Task to carry out | Set down each record exactly as written.

Input for this task |

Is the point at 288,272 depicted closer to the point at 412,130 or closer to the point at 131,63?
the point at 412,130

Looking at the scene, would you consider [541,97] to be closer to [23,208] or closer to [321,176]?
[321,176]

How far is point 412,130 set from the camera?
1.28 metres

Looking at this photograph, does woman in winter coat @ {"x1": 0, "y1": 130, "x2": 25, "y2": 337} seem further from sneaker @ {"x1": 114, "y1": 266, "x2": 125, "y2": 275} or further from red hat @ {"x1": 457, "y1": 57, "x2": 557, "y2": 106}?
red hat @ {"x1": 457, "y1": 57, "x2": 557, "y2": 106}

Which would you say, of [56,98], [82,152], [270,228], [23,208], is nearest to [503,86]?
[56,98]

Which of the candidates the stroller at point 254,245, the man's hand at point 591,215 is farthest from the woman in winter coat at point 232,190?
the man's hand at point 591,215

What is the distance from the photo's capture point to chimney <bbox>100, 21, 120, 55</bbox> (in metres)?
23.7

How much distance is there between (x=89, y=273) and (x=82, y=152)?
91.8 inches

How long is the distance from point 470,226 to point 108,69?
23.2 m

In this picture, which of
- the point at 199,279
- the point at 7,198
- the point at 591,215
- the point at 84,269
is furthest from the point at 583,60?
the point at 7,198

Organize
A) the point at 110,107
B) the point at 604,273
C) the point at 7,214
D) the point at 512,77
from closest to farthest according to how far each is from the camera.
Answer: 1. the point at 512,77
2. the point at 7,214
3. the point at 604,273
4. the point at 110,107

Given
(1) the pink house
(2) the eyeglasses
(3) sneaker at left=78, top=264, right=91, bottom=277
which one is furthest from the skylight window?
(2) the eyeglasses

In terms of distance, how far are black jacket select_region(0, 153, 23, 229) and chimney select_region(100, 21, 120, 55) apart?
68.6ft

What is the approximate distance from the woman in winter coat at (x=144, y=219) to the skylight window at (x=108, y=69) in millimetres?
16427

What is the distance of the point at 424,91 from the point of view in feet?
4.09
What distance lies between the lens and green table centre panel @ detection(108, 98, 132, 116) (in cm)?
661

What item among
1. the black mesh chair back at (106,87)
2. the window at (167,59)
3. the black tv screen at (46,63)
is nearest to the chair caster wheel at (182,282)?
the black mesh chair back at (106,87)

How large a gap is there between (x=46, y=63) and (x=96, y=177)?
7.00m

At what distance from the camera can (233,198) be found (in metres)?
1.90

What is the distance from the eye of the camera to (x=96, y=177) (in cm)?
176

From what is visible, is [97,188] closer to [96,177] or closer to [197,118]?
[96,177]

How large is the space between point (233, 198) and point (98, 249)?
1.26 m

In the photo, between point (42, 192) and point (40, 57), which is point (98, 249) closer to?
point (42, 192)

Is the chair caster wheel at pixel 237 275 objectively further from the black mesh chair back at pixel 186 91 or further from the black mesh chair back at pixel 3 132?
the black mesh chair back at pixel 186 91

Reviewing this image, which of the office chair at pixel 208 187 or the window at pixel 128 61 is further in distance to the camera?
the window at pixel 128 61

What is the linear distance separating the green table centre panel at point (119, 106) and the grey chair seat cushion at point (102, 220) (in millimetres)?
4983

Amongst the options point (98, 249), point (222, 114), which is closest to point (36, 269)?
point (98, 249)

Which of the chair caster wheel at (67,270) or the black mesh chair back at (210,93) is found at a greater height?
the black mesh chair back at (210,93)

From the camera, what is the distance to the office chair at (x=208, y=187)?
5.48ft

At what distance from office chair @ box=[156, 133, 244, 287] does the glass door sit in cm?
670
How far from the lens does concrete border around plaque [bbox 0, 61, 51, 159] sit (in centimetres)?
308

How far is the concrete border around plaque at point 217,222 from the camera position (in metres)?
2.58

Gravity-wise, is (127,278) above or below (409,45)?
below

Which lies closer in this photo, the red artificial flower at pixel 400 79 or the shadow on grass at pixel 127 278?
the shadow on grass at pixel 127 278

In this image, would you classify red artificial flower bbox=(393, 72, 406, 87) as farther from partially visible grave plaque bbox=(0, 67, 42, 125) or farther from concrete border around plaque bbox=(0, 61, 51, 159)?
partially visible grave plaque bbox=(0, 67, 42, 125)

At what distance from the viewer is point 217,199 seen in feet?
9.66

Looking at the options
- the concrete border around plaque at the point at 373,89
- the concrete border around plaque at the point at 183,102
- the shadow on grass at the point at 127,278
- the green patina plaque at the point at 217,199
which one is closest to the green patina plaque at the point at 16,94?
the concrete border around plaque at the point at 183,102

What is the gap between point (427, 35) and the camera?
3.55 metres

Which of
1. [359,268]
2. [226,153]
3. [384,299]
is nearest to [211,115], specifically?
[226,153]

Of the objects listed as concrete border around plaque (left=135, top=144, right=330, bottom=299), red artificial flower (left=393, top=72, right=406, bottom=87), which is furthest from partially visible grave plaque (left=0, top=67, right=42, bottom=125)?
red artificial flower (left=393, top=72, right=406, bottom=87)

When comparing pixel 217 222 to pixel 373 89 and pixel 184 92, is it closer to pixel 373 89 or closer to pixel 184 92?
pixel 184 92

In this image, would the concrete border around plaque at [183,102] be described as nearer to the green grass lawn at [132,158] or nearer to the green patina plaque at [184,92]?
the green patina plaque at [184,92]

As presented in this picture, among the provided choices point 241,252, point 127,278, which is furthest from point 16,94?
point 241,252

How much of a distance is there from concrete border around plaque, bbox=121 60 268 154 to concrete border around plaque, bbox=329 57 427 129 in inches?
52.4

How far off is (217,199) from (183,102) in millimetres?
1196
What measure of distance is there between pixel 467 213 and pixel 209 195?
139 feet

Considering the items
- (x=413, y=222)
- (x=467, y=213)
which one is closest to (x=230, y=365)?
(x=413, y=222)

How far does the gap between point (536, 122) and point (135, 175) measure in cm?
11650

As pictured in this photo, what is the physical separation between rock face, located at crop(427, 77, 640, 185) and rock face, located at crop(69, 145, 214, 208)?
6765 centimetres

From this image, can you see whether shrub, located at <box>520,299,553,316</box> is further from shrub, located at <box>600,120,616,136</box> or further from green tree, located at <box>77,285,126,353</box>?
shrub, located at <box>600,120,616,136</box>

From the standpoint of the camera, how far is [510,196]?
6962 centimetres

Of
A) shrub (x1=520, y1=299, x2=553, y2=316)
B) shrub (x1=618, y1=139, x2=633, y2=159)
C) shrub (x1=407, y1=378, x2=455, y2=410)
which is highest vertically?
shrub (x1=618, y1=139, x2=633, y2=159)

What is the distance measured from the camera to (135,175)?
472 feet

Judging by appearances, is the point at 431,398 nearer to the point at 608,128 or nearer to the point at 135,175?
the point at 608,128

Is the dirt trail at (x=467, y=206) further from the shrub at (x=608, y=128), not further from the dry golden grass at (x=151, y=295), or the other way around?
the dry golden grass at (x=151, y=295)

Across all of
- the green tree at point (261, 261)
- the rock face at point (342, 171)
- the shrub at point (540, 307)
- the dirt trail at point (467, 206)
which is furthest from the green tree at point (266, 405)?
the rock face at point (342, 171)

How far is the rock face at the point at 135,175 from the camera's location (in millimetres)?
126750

Task answer |
Is the point at 288,272 depicted closer to the point at 412,130 or closer to the point at 131,63?
the point at 412,130

Looking at the scene, would you consider [541,97] to be closer to [23,208] or closer to [321,176]?
[321,176]

How far is point 412,130 set from the camera?
1.28 metres

Looking at this photograph, does woman in winter coat @ {"x1": 0, "y1": 130, "x2": 25, "y2": 337} seem further from sneaker @ {"x1": 114, "y1": 266, "x2": 125, "y2": 275} or further from red hat @ {"x1": 457, "y1": 57, "x2": 557, "y2": 106}?
red hat @ {"x1": 457, "y1": 57, "x2": 557, "y2": 106}

Which would you say, of [56,98], [82,152], [270,228], [23,208], is nearest to [503,86]?
[56,98]

Which of the candidates the stroller at point 254,245, the man's hand at point 591,215 is farthest from the woman in winter coat at point 232,190?
the man's hand at point 591,215

What is the distance from the photo's capture point to chimney <bbox>100, 21, 120, 55</bbox> (in metres)?
23.7

How much distance is there between (x=89, y=273) and (x=82, y=152)?
91.8 inches

How long is the distance from point 470,226 to point 108,69?
23.2 m

In this picture, which of
- the point at 199,279
- the point at 7,198
- the point at 591,215
- the point at 84,269
is furthest from the point at 583,60?
the point at 7,198

Organize
A) the point at 110,107
B) the point at 604,273
C) the point at 7,214
D) the point at 512,77
from closest to farthest according to how far each is from the camera.
Answer: 1. the point at 512,77
2. the point at 7,214
3. the point at 604,273
4. the point at 110,107

Given
(1) the pink house
(2) the eyeglasses
(3) sneaker at left=78, top=264, right=91, bottom=277
which one is furthest from the skylight window?
(2) the eyeglasses

In terms of distance, how far are black jacket select_region(0, 153, 23, 229) and chimney select_region(100, 21, 120, 55) apart?
68.6ft

What is the approximate distance from the woman in winter coat at (x=144, y=219) to the skylight window at (x=108, y=69) in millimetres?
16427

What is the distance of the point at 424,91 from the point of view in feet?
4.09
What distance lies between the lens and green table centre panel @ detection(108, 98, 132, 116) (in cm)?
661

What item among
1. the black mesh chair back at (106,87)
2. the window at (167,59)
3. the black tv screen at (46,63)
is nearest to the chair caster wheel at (182,282)?
the black mesh chair back at (106,87)

How large a gap is there between (x=46, y=63) and (x=96, y=177)?
7.00m

At what distance from the camera can (233,198) be found (in metres)?
1.90

What is the distance from the eye of the camera to (x=96, y=177) (in cm)?
176

From what is visible, is [97,188] closer to [96,177] or closer to [197,118]?
[96,177]

How large is the space between point (233, 198) and point (98, 249)?
1.26 m

In the photo, between point (42, 192) and point (40, 57), which is point (98, 249) closer to?
point (42, 192)

Is the chair caster wheel at pixel 237 275 objectively further from the black mesh chair back at pixel 186 91 or further from the black mesh chair back at pixel 3 132?
the black mesh chair back at pixel 186 91

Reviewing this image, which of the office chair at pixel 208 187 or the window at pixel 128 61 is further in distance to the camera?
the window at pixel 128 61

What is the linear distance separating the green table centre panel at point (119, 106) and the grey chair seat cushion at point (102, 220) (in millimetres)?
4983

Amongst the options point (98, 249), point (222, 114), which is closest to point (36, 269)?
point (98, 249)

Which of the chair caster wheel at (67,270) or the black mesh chair back at (210,93) is found at a greater height?
the black mesh chair back at (210,93)

From the camera, what is the distance to the office chair at (x=208, y=187)?
5.48ft

At what distance from office chair @ box=[156, 133, 244, 287] does the glass door sit in cm?
670
How far from the lens does concrete border around plaque [bbox 0, 61, 51, 159] sit (in centimetres)?
308

How far is the concrete border around plaque at point 217,222 from the camera position (in metres)?
2.58

Gravity-wise, is (127,278) above or below (409,45)?
below

Which lies closer in this photo, the red artificial flower at pixel 400 79 or the shadow on grass at pixel 127 278?
the shadow on grass at pixel 127 278

In this image, would you classify red artificial flower bbox=(393, 72, 406, 87) as farther from partially visible grave plaque bbox=(0, 67, 42, 125) or farther from concrete border around plaque bbox=(0, 61, 51, 159)?
partially visible grave plaque bbox=(0, 67, 42, 125)

At what distance from the viewer is point 217,199 seen in feet?
9.66

Looking at the options
- the concrete border around plaque at the point at 373,89
- the concrete border around plaque at the point at 183,102
- the shadow on grass at the point at 127,278
- the green patina plaque at the point at 217,199
which one is closest to the green patina plaque at the point at 16,94?
the concrete border around plaque at the point at 183,102

What is the gap between point (427, 35) and the camera?
3.55 metres

Which of
1. [359,268]
2. [226,153]
3. [384,299]
is nearest to [211,115], specifically?
[226,153]

Of the objects listed as concrete border around plaque (left=135, top=144, right=330, bottom=299), red artificial flower (left=393, top=72, right=406, bottom=87), which is furthest from partially visible grave plaque (left=0, top=67, right=42, bottom=125)?
red artificial flower (left=393, top=72, right=406, bottom=87)

When comparing pixel 217 222 to pixel 373 89 and pixel 184 92, is it closer to pixel 373 89 or closer to pixel 184 92?
pixel 184 92

In this image, would the concrete border around plaque at [183,102] be described as nearer to the green grass lawn at [132,158] or nearer to the green patina plaque at [184,92]?
the green patina plaque at [184,92]

As presented in this picture, among the provided choices point 241,252, point 127,278, which is furthest from point 16,94?
point 241,252

How much of a distance is there from concrete border around plaque, bbox=121 60 268 154 to concrete border around plaque, bbox=329 57 427 129 in inches?
52.4

How far off is (217,199) from (183,102) in millimetres?
1196
What measure of distance is there between pixel 467 213 and pixel 209 195?
139 feet

Considering the items
- (x=413, y=222)
- (x=467, y=213)
which one is closest to (x=230, y=365)?
(x=413, y=222)

How far does the gap between point (536, 122) and point (135, 175) measure in cm?
11650

As pictured in this photo, what is the physical separation between rock face, located at crop(427, 77, 640, 185) and rock face, located at crop(69, 145, 214, 208)?
6765 centimetres

From this image, can you see whether shrub, located at <box>520,299,553,316</box> is further from shrub, located at <box>600,120,616,136</box> or further from green tree, located at <box>77,285,126,353</box>?
shrub, located at <box>600,120,616,136</box>

From the standpoint of the camera, how far is [510,196]?
6962 centimetres

Of
A) shrub (x1=520, y1=299, x2=553, y2=316)
B) shrub (x1=618, y1=139, x2=633, y2=159)
C) shrub (x1=407, y1=378, x2=455, y2=410)
which is highest vertically?
shrub (x1=618, y1=139, x2=633, y2=159)

What is the distance measured from the camera to (135,175)?
472 feet

Judging by appearances, is the point at 431,398 nearer to the point at 608,128 or nearer to the point at 135,175?
the point at 608,128

Is the dirt trail at (x=467, y=206) further from the shrub at (x=608, y=128), not further from the dry golden grass at (x=151, y=295), or the other way around?
the dry golden grass at (x=151, y=295)

Across all of
- the green tree at point (261, 261)
- the rock face at point (342, 171)
- the shrub at point (540, 307)
- the dirt trail at point (467, 206)
which is furthest from the green tree at point (266, 405)?
the rock face at point (342, 171)

How far is the rock face at the point at 135,175 from the camera's location (in millimetres)?
126750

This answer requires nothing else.